Exercise. Show each line of the items below that contains the word "centimetres".
──────── Supplied information ────────
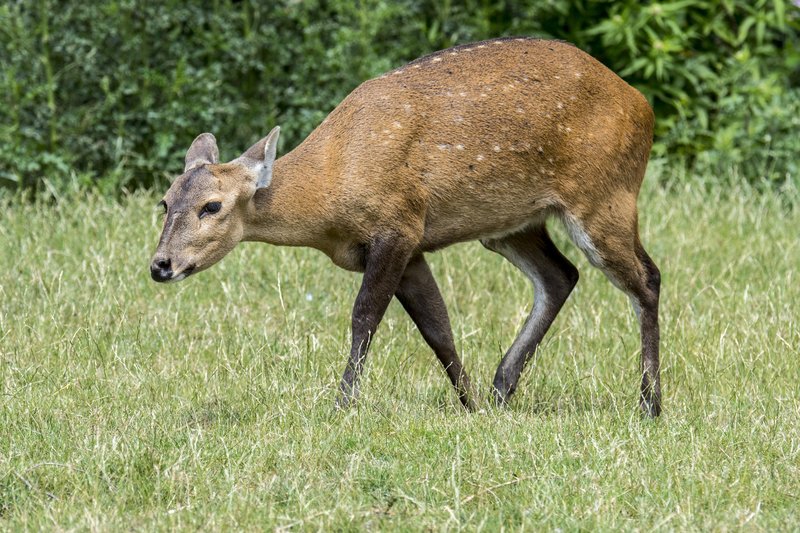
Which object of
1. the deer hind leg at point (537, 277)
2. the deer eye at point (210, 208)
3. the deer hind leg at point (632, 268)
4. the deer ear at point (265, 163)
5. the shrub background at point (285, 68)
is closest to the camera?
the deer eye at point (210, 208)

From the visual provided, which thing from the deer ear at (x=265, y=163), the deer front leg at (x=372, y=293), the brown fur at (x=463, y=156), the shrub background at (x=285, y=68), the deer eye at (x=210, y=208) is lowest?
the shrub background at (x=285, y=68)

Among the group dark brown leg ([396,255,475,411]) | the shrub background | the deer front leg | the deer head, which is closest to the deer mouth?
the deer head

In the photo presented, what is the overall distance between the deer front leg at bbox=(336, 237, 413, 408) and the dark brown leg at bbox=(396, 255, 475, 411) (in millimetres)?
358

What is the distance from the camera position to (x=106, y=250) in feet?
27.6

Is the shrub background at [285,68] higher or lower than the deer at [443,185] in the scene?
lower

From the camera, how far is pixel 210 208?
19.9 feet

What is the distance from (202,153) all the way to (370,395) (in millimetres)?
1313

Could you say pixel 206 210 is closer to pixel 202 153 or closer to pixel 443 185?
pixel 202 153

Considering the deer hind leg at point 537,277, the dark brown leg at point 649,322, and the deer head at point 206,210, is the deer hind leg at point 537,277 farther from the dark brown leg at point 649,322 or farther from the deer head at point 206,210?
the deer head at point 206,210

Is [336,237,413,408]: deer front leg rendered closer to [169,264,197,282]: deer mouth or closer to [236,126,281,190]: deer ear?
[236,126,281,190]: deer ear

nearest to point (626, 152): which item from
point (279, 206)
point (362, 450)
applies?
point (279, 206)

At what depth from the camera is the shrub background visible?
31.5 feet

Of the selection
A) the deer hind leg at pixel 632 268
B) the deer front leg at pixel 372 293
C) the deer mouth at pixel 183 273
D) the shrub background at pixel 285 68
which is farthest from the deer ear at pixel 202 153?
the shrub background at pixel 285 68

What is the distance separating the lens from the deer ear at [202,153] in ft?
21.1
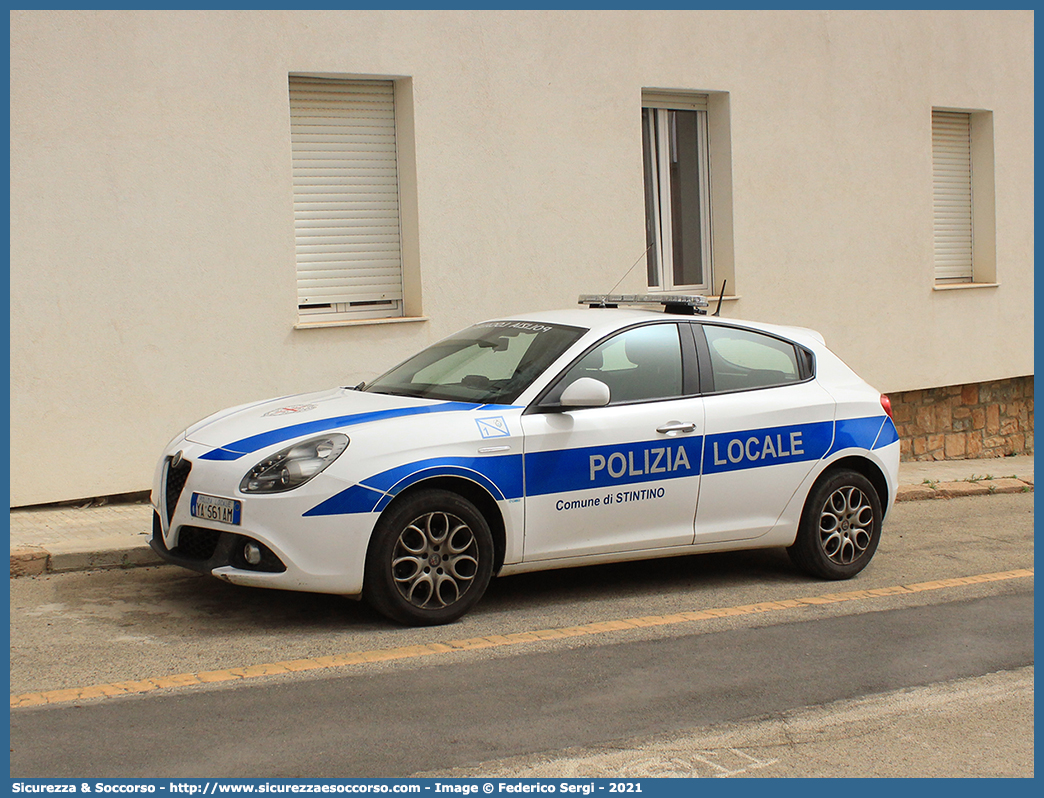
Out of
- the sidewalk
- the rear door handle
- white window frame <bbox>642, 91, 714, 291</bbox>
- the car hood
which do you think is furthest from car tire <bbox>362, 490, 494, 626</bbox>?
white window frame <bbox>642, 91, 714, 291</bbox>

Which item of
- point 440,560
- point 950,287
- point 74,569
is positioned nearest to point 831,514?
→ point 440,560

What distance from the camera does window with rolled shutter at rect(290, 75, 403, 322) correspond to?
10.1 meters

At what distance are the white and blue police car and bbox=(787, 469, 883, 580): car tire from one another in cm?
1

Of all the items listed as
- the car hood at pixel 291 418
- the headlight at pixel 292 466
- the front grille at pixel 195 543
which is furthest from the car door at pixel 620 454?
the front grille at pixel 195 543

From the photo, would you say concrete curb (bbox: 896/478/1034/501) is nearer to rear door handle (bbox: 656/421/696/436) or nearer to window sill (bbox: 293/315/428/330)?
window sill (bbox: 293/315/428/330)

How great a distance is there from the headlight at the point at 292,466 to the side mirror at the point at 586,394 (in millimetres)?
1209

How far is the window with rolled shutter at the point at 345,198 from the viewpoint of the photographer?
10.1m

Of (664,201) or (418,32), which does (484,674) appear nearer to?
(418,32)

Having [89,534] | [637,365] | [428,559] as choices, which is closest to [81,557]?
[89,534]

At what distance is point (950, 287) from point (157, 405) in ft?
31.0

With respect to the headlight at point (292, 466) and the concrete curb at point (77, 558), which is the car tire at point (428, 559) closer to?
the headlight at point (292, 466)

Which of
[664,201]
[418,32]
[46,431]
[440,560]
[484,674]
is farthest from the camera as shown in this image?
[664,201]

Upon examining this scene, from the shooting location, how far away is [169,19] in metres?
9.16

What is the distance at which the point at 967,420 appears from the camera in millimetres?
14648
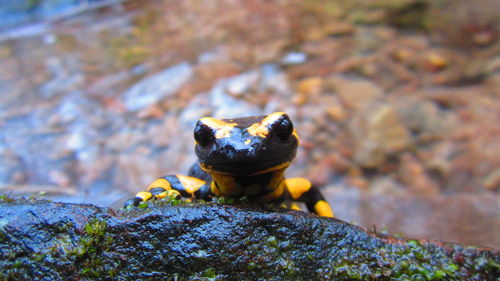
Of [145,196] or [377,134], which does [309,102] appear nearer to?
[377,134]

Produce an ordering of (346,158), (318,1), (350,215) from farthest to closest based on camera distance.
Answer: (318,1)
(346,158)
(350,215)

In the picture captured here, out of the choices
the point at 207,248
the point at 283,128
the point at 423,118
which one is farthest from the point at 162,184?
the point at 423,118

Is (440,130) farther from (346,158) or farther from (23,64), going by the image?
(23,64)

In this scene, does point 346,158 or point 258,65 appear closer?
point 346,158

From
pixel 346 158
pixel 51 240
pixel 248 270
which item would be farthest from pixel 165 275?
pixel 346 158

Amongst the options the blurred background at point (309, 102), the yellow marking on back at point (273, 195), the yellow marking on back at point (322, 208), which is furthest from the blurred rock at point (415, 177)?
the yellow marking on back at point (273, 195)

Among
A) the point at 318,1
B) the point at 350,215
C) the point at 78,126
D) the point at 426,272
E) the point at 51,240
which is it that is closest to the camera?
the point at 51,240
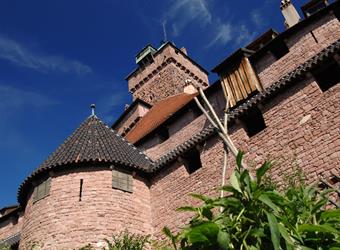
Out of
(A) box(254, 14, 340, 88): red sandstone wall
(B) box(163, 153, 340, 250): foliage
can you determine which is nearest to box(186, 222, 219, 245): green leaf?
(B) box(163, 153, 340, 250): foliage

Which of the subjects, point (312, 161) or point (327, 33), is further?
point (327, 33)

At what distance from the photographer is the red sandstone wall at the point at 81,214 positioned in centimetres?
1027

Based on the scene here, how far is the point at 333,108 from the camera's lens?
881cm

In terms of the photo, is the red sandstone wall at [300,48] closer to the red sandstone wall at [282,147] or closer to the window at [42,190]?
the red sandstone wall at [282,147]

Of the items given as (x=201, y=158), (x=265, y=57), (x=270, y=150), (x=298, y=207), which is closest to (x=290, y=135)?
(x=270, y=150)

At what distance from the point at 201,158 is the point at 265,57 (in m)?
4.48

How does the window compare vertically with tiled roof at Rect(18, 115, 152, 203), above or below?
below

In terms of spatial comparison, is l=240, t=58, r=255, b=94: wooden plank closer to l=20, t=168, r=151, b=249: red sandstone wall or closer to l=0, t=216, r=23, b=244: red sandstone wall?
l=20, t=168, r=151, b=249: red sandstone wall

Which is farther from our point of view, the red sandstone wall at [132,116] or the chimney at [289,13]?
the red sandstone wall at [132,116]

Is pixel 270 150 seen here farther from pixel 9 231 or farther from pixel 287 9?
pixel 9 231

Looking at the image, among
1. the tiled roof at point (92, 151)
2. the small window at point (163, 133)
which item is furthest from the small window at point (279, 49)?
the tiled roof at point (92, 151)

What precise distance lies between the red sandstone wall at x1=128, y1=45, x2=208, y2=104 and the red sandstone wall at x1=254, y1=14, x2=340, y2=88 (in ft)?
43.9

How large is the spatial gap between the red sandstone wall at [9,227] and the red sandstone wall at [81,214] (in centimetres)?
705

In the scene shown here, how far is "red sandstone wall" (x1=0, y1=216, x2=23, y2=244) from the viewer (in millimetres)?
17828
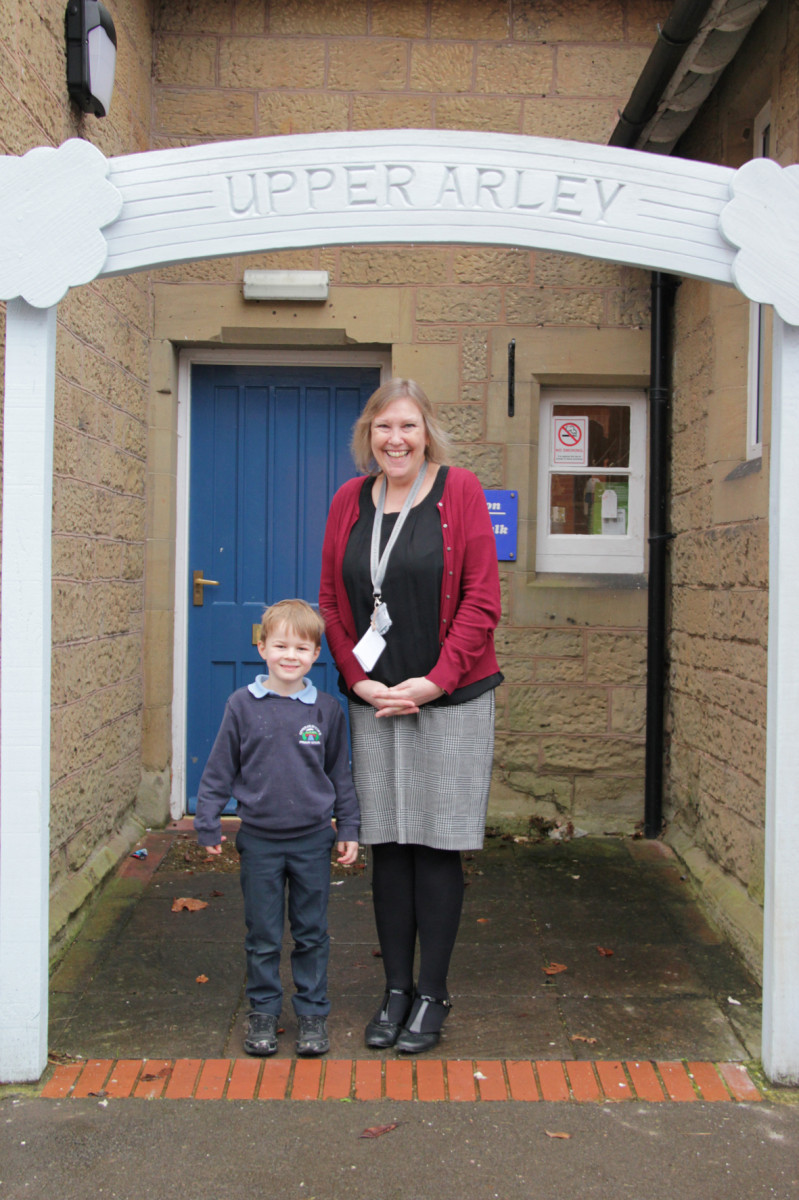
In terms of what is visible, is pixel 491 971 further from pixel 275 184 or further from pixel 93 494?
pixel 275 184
────────
Completed task.
At what distance from the photographer is the red sandstone wall at the point at 81,214 positioned in centimetres?
How large is the spatial gap between the red sandstone wall at [9,227] and the red sandstone wall at [81,214] (in centimetres)?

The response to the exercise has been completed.